Europe’s Deepening Muddle
German Finance Minister Wolfgang Schäuble recently called for EU treaty changes to create a European budget commissioner, among other things. But, while Schäuble’s strategy may sound appealing, it will amount to nothing – not least because of countries' unwillingness to cede sovereignty.
PRINCETON – German Finance Minister Wolfgang Schäuble recently declared that the European Union has “moved sovereignty to the European level” – a startling claim, given that European governments seem to be pursuing their national interests more aggressively than at any time since World War II. Was Schäuble’s statement supposed to serve as a rallying cry for greater European solidarity? Or was it just a ploy to deflect calls for a larger German contribution to the eurozone’s recovery?
Schäuble is at the forefront of Germany’s efforts to lead Europe without having to pay its bills. To this end, he has called for EU treaty changes to establish a European “budget commissioner” with authority to spend shared European funds and reject member countries’ fiscal strategies when they do not comply with established rules. According to Schäuble, negotiations for such reforms should begin immediately after the European Parliament election in May.

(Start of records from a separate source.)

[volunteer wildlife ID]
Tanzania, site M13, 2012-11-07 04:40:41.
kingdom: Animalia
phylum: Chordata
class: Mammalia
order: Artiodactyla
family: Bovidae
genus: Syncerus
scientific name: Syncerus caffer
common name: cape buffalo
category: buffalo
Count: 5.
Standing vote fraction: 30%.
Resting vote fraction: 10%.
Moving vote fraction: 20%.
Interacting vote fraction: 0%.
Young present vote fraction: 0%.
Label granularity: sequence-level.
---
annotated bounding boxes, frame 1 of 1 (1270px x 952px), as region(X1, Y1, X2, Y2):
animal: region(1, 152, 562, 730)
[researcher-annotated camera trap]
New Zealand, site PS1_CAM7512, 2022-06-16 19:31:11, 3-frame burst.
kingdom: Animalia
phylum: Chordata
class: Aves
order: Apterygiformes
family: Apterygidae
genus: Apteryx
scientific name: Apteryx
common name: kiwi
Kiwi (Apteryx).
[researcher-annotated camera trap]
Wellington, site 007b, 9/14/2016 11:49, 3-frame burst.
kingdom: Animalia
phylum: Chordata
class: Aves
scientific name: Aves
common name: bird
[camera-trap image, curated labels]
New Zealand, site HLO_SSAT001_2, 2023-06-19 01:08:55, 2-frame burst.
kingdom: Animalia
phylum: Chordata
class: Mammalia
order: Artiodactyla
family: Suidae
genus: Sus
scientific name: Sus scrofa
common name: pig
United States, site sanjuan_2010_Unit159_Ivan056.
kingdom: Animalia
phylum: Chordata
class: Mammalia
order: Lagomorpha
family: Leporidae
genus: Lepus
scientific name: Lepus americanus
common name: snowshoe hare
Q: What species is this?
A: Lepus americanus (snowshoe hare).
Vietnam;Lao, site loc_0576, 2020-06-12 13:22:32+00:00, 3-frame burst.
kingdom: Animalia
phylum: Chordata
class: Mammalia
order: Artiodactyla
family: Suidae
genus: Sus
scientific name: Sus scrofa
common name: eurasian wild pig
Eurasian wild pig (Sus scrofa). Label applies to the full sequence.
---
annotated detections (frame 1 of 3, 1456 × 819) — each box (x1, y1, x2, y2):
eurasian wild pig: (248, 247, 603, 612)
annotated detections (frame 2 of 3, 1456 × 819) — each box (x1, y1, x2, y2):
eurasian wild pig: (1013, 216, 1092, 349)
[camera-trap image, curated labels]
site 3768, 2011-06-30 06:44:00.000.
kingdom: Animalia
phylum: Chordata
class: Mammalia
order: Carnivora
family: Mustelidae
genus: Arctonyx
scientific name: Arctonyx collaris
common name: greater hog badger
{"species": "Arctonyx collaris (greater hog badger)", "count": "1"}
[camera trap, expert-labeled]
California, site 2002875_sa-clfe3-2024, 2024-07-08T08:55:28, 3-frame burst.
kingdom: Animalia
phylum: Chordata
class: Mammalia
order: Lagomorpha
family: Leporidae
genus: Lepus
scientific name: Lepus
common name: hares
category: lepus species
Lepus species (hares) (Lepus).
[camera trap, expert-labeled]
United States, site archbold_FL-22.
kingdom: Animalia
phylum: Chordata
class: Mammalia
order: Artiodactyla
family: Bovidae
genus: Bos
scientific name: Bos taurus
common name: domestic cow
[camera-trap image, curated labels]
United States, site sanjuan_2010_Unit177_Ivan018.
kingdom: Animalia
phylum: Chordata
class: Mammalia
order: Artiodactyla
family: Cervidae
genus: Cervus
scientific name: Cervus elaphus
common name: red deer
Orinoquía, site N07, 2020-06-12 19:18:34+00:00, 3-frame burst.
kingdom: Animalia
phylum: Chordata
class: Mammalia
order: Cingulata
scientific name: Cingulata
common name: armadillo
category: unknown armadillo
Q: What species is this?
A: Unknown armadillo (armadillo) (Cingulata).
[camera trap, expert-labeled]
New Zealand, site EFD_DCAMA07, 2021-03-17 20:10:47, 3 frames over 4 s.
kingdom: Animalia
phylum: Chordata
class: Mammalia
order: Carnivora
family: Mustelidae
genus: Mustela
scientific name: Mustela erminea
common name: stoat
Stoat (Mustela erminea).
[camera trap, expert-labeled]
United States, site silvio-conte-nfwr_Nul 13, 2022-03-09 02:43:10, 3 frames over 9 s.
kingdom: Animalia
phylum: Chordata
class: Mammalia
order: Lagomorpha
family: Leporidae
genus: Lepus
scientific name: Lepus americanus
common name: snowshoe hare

While Schäuble’s strategy may sound appealing, it is, at best, the symbolic garb of progress. For starters, the common funds are meager, with no prospect of being increased – not least because of Germany’s unrelenting opposition. Likewise, so long as member countries maintain fiscal sovereignty, a new mechanism to facilitate finger-wagging at countries that defy European budget rules will change nothing. Over the last two decades, every effort to discipline the EU’s fiscal delinquents has failed, owing to the lack of enforcement authority.